I don't really understand what the throat and diaphragm should do when you sing notes above the octave over middle C. I know how I'd like them the behave, I feel that the diaphragm should lift, the throat should relax and the note should fill the head and mask, resonating even to the ears. But then when I try to do that I just get a tight throated squeak.

One thing that my ex teacher taught me that slightly helped was the "ung" exercise when you sing a note on "ung" and then let it go to "ung-aaaaa". I found that the note seemed to open up more on the "aa . . ." when I'd prefaced it with the "ung" (apparently its getting the voice into the mask). But that still doesn't really help on the high notes. . .
AnnC
No wonder you are confused! First being taught by a soprano, then a mezzo who does little technique with you. Yes, Relaxing is important, but there's an awful lot more to it than that. And a mezzo cannot DEMONSTRATE what a high note should sound like for a soprano.
Actually, if you've been to Ms Church's teacher, you must be just over the bridge from me. If you'd like me to hear you and offer an opinion, just send me a private message. I'm sure there must be a way - but being a newbie, I haven't attempted it yet...Hope I'm not breaching anything by offering this.

Ann
jod
I would endorse what AnnC says whole heartedly. As a soprano, I teach all voices except counter-tenors who I think need to be taught by a man who understands falsetto. But the reason that someone that Ann or me can do this is the time we have spent studying technique. I am fortunate, I have a wide range, to can demonstrate how to get low notes to mezzo's and basses. But singing teachers need to be empathetic to the needs of their pupils, and able to explain aswell as demonstrate. Developing your head voice needs to be done sensitively so that it both feels and sounds right.
LadyMoonlight
QUOTE(AnnC @ Mar 6 2006, 11:24 PM) *

. If you'd like me to hear you and offer an opinion, just send me a private message. I'm sure there must be a way

Ann



Hi Ann, I've PM'd you!
jod
This is a gnerous offer. Go for it Ladymoonlight!
Amber
Oh I do hope you can meet with Ann. And who knows, if distance isn't too much a problem maybe you could start training with her. You do sound as though you haven't met a teacher who can fully support you along your singing journey. I can identify so much with the difficulties and struggles you talk about (although the high notes thing is less of a problem with me). You NEED a good teacher alongside you. I probably would have given up long ago if it weren't for my teacher. He lets me know what is going right, not just what is wrong, and is so encouraging and enthusiastic in his teaching.

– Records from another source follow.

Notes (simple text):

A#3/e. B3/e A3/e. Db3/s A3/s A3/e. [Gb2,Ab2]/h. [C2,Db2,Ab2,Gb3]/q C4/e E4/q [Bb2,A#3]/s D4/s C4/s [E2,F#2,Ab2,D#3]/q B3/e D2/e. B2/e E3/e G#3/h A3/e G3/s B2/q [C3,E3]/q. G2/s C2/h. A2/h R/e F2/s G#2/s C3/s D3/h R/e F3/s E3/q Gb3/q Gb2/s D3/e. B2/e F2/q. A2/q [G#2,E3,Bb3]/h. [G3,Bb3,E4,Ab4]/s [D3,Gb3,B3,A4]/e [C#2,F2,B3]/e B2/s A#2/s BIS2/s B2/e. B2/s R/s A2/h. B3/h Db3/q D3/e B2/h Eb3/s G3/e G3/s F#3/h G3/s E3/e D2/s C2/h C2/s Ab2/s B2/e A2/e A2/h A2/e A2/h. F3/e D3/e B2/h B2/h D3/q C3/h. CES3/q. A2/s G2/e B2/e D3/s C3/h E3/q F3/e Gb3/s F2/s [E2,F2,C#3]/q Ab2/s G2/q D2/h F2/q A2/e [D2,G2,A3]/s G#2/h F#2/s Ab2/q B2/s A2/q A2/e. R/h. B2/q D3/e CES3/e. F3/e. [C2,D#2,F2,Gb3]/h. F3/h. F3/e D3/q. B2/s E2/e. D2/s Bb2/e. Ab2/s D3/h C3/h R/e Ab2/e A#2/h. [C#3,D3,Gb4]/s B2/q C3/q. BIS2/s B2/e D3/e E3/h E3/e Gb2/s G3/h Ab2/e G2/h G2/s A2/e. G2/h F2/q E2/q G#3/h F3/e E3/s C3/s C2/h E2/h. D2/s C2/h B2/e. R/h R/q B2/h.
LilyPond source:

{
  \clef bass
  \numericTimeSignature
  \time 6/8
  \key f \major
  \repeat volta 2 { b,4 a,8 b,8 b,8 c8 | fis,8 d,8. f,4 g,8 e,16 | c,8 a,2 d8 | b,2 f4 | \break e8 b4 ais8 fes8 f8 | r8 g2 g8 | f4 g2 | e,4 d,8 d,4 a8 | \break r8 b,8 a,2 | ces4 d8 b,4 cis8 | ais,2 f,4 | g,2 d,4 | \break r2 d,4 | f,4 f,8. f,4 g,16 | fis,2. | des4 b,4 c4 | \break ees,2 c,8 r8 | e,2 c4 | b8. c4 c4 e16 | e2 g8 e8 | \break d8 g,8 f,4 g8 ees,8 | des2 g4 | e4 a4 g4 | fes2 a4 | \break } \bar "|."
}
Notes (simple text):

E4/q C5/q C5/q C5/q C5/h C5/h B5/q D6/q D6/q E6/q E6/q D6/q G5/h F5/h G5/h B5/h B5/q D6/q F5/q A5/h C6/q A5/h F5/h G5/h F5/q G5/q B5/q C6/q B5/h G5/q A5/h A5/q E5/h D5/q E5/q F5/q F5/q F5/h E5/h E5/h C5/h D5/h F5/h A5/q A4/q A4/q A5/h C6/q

Keep going, and let's hope Ann and you can get together.

smile.gif

Amber
x

LadyMoonlight
QUOTE(sarah-flute @ Mar 5 2006, 11:13 PM) *

How low can you comfortably sing/sound OK singing?



I can go down to a C one 8ve below middle C but I'd say my voice probably sounds its best between the E below middle C to the E one 8ve about it. Wouldn't this make me a contralto?
jod
Being a contralto is much more than how low you can get, it also has to do with your timbre.

If you judged my voice on how low it get then I'm a contralto...but I'm not I'm really a high soprano. My tone suggests that, all the natural break points suggest that, and my uppernotes suggest that.

I new a Mezzo who could hit a top D, but that didn't make her a Soprano because her tone was wrong.

When assessing my pupils voices to type I listen to a variety of factors. Range is only one of them.

You don't sing like a low contralto. You're a mezzo.